Currently, we have three AmeriSuites under construction and a pipeline of 20 executed franchise agreements including five in the planning stage. There is also one franchised Wellesley Inn under conversion.
During the quarter, we continued our installation of high speed internet access in our AmeriSuites, Wellesley Inns & Suites and Prime Hotels and Resorts brands. This new amenity will be available on both a wired and wireless basis in all guest and meeting rooms and via wireless access in all common areas, including hotel lobbies, fitness centers, pool areas and restaurants. We have installed this feature in the majority of our hotels and expect the installations to be complete by the end of the first quarter of 2004.
Financial Condition
As of December 31, 2003, we had $228.6 million in debt and $12.9 million in cash and cash equivalents. During the quarter, we reduced our debt balance by $15.0 million funded by operating cash flow and a federal income tax refund. Our debt to book capitalization percentage is 25.2%. Our debt to last twelve months EBITDA ratio is 3.8 times, and its EBITDA to interest is 3.0 times. Under our revolving credit facility, we are required to maintain a debt to EBITDA ratio of 4.25 times and an EBITDA to interest ratio of 2.50 times.
2004 Outlook
Our current estimate is that REVPAR for comparable hotels will increase by 3% - 4% for the full year 2004 resulting in EBITDA in the range of $65 - $70 million and earnings per share before asset transactions in the $.05 - $.10 range. We estimate a loss for the first quarter of 2004 of $0.07 per share.

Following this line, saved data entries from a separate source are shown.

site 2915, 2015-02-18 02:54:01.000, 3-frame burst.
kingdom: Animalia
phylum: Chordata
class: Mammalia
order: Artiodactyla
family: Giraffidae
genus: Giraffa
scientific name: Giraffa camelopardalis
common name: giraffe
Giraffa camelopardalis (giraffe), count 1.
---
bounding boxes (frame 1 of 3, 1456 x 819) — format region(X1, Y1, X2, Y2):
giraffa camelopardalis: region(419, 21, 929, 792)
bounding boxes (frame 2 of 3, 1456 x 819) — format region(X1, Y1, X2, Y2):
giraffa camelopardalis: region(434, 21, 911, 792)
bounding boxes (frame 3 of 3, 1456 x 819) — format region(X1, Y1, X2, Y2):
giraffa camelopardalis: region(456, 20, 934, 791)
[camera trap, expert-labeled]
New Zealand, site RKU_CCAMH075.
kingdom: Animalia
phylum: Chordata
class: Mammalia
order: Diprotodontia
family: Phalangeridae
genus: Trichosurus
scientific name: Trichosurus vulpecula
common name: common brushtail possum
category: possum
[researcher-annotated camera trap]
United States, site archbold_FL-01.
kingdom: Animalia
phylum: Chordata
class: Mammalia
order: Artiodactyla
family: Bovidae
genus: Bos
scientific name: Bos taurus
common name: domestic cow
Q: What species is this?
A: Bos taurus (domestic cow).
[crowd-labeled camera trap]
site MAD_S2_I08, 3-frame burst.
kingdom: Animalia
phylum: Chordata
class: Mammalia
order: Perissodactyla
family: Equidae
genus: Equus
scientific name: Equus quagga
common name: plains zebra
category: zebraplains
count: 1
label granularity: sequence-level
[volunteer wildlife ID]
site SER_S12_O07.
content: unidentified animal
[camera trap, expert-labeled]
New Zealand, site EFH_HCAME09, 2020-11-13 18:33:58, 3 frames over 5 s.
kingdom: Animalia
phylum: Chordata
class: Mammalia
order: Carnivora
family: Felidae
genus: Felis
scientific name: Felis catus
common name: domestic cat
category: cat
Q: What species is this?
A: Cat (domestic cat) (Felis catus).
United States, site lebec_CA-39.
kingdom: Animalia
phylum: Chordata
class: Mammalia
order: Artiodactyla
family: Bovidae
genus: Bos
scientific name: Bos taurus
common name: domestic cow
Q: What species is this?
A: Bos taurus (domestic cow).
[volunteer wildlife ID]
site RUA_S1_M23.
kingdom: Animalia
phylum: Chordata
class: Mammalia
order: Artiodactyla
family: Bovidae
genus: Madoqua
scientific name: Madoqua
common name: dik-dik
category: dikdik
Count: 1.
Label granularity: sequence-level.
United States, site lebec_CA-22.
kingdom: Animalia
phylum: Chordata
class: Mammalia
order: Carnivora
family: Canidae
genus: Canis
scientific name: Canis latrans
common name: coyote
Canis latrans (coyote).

We currently expect capital expenditures to be approximately $20 million in 2004 with the majority to be spent on maintenance capital. Based on the EBITDA estimates and after deducting interest, taxes and maintenance capital expenditures, we would expect to generate approximately $25 million in free cash flow in 2004 before asset sales.
Prime Hospitality Corp., one of the nation's premiere lodging companies, owns, manages and franchises 260 hotels throughout North America. The Company owns and operates three proprietary brands that compete in different segments: AmeriSuites(R) (all-suites), Wellesley Inns & Suites(R) (limited-service) and Prime Hotels & Resorts (full-service). Also within its portfolio are owned and/or managed hotels operated under franchise agreements with national hotel chains including Hilton, Radisson, Sheraton, Holiday Inn and Ramada.